Monday, March 11, 2024

  • Monday, March 11, 2024
  • Elder of Ziyon
In The New York Times, Raja Abdulrahim writes about Israel's keeping the Temple Mount safe for all people during Ramadan, which she characterizes as "restrictions." 

Some of the most provocative episodes have been raids into the Aqsa compound by baton-wielding police forces firing tear gas and sponge-tipped bullets who have clashed with Palestinians throwing stones and setting off fireworks.  

 Which started first, the raids or the rioting?


Last year, it was young Palestinian men who refused to leave the compound according to an agreement signed by the Waqf. They specifically stayed there overnight in order to block Jews from visiting the site. They stockpiled banks of fireworks and stones and blockaded doors. 

The New York Times never reported about the agreement. It has a theme that all violence is initiated and planned by Israeli security, and it will ignore any facts that disagree with that theme. 

The anti-Israel bias suffuses this article. For example, the Muslim claims about the site are accepted as true, the Jewish claims are just claims:

Every Friday, Yousef visits Jerusalem’s Old City to pray at Al Aqsa, the third holiest site for Muslims and part of the compound sacred to Jewish people, who call it the Temple Mount.

...Many Palestinians say their access to Al Aqsa compound has become increasingly restricted in favor of Jews, who consider the Temple Mount the most sacred place in Judaism. 

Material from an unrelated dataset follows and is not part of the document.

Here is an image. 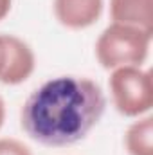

Al Aqsa is claimed, as established fact, to be the third holiest place for all Muslims - even though Shiites have traditionally seen Karbala and Najaf as pilgrimage sites ahead of Jerusalem in importance. (Some also believe that the Al Aqsa mosque mentioned in the Quran is in the heavens, not Jerusalem.

But Jews only "consider" the Temple Mount to be the holiest place in Judaism.

Beyond that, security measures at holy sites are only considered onerous when Jews are involved.

Seth Frantzman once compared the security measures in place between the Temple Mount and other religious holy sites. The Kaaba in Mecca has "5,000 CCTV cameras and over 100,000 people employed to provide security during the annual Hajj" as well as electronic screening devices around all of Mecca, where every non-Muslim is banned. St. Peters Square in Rome, which used to be open, now has thousands of police, checkpoints and metal detectors, and even nuns can be searched. He found similar security measures in Buddhist and Sikh holy places. 

And all of them are in place because of specific fears of Muslim terrorism.

Here's the NYT photo of Muslims who could not enter the Temple Mount on Friday and prayed on a sidewalk outside the walls instead.


All young men. And no harassment from police for an unauthorized gathering in a public street blocking pedestrian traffic.

Freedom to pray is important, but it is not more important than security. Framing the very reasonable and universal requirement for safety and security as being anti-Muslim restrictions by Jews is false and slanderous. 

It is Muslim terrorism and Muslim rioting that prompt these security measures to begin with, not Islamophobia nor Jewish supremacism.